13 September 2006 Look then on this picture, and on this.... The SF Encyclopedia has been taking up unreasonable amounts of time, again; and just when I'd vaguely begun to wonder whether the schedule for the Harry Potter book had slipped, Gollancz rushed me page proofs and asked for a quick turnaround. It had to be bloody quick, because I'm taking a short break away from email. Martin Hoare says he's somehow managed to smuggle the Hugo Award through layers of airport security, and has it safe in England. That's a relief: with current levels of paranoia I'd fully expected to hear that the trophy had departed this earth via a controlled detonation....
6 September 2006 In Typo Veritas: M.K. Digre reports a perfect line from spam email -- "This lottery was promoted and sponsored by Sotware Companies ..."
27 August 2006 Once again, many thanks! To the kindly Hugo voters for number 27; to Martin Hoare for collecting the award at LAcon IV last night; to Bridget Bradshaw and Geri Sullivan for representing me in the categories where I wasn't so lucky; to Hazel for resignedly clearing a little more mantelpiece space.... Believe me, it's still a thrill. The Plain People of Fandom: 27!? Is this a record? Myself: I was famous for less than fifteen minutes at the Hugo ceremony, until Charlie Brown of Locus won his 27th rocket and drew level again.
19 August 2006 Yesterday, as the Discworld Convention began, I hastily added some content and a number of links to Thog.org
--now the home of Thog's Masterclass. The Live Thog's Masterclass presentation (DWcon 2004 version) is at last on line! Yes, I do feel guilty about dropping out as a DWcon guest. Being deafly inept at multi-person panels or anything needing audience interaction, I reckoned that I owed the convention a new solo talk of reasonable length ... but this year I was just too stressed and overworked to write one. Apologies.
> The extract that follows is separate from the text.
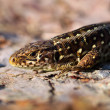 Sand lizard portrait side close up — Stock Photo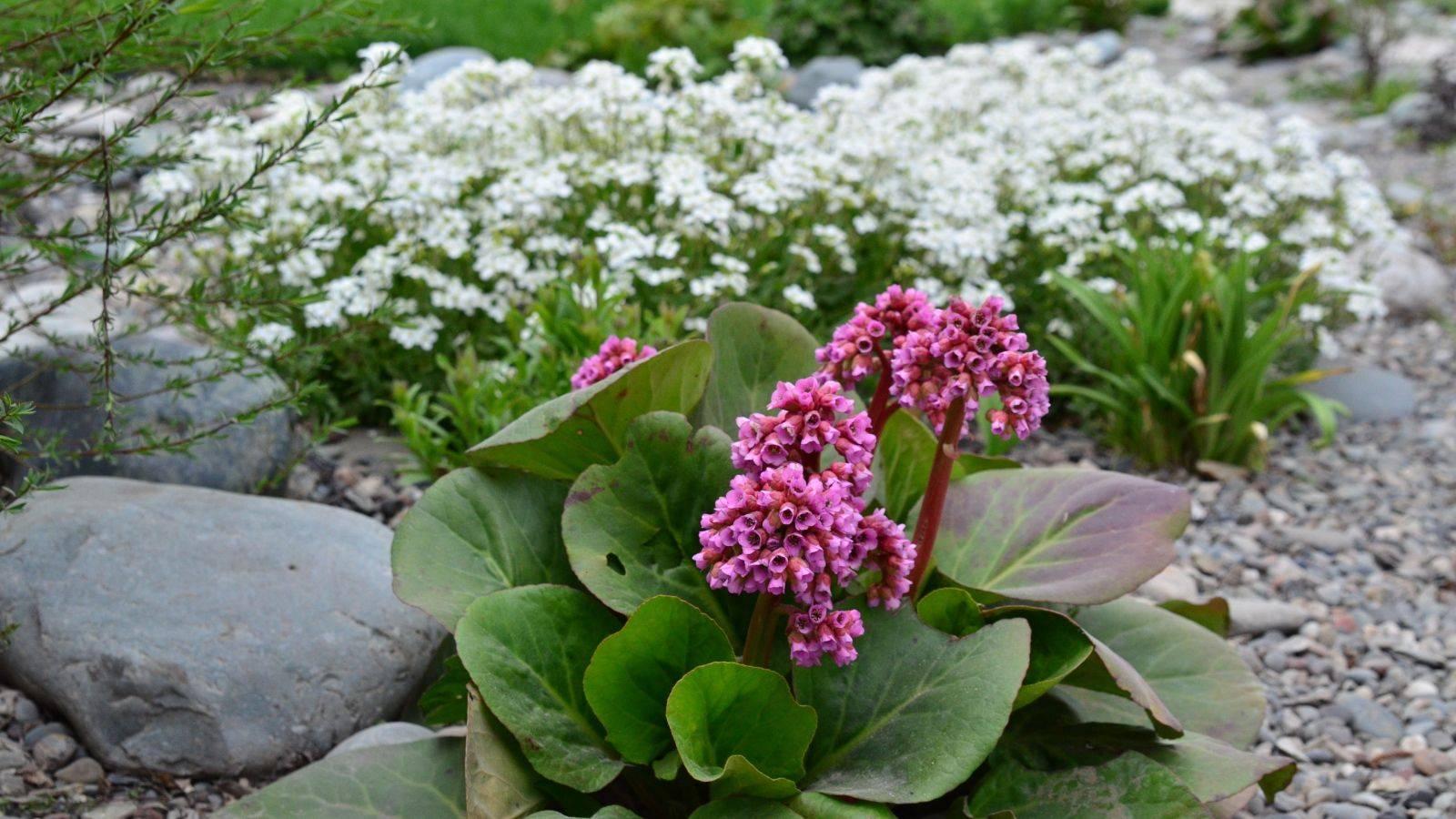 Бадан: фото цветов в ландшафтном дизайне на участке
17 August 2006 I've been brooding over the fact that -- as a correspondent pointed out on 7 August -- the Thog.org.uk domain has been seized by some johnny-come-latelies called the Tower Hamlets Opportunity Group. What a ridiculously contrived acronym, to be sure. Thog.com leads by mysterious redirections to an Australian jobs site, and several other variants have been registered. Who are all these would-be Thogs? While the opportunity still remained, I rushed to register Thog.org, and must now think of something to put there besides the usual placeholder....
13 August 2006 Distractions: Pam Wells (once upon a time a TAFF winner) has been visiting us, lured southward by a party in the idyllic depths of Wiltshire. This gathering of aged, clapped-out sf fans was hosted by John Nielsen Hall and his lady; attendees besides Pam and myself were Graham & Pat Charnock, Rob Jackson, and Ian & Janice Maule -- plus virtual US presences (via an extremely wobbly video link) from Rich Coad's simultaneous barbecue in the USA. A good time was had. Thanks to all.
7 August 2006 Help! Ansible's resident literary barbarian Thog has occasionally shown troubling signs of independent existence, but I hadn't expected to discover that he has his own website.
26 July 2006 It continues to be too hot, and hot weather always slows down my website maintenance. Why, I remember that during the entire heatwave of 1976 I failed to update this site at all. Which reminds me that Graham Sleight, mindful of SF Encyclopedia trials and tribulations, sent the editors this link to an Onion story about "the competition".
25 July 2006 On the occasion of her birthday today, Hazel has requested no publicity and so I mustn't say a word.
13 July 2006 I know, I know, the site hasn't been updated much in the last month (although there was of course a July Ansible). General unwellness and collapse after the stresses of That Book Project; am feeling a good deal better now, partway through the second course of antibiotics. But already new horrors confront me....
15 June 2006 Today's remarkable blurb claim appears in the press release accompanying The Return of Arthur by Alan Fenton (from Dovecote Press, whose website indicates that "clients" pay production costs). "The legendary story of King Arthur and Camelot has been well-documented for centuries but no-one, until now, has retold the Arthurian legend for modern times." The incredulous italics are mine.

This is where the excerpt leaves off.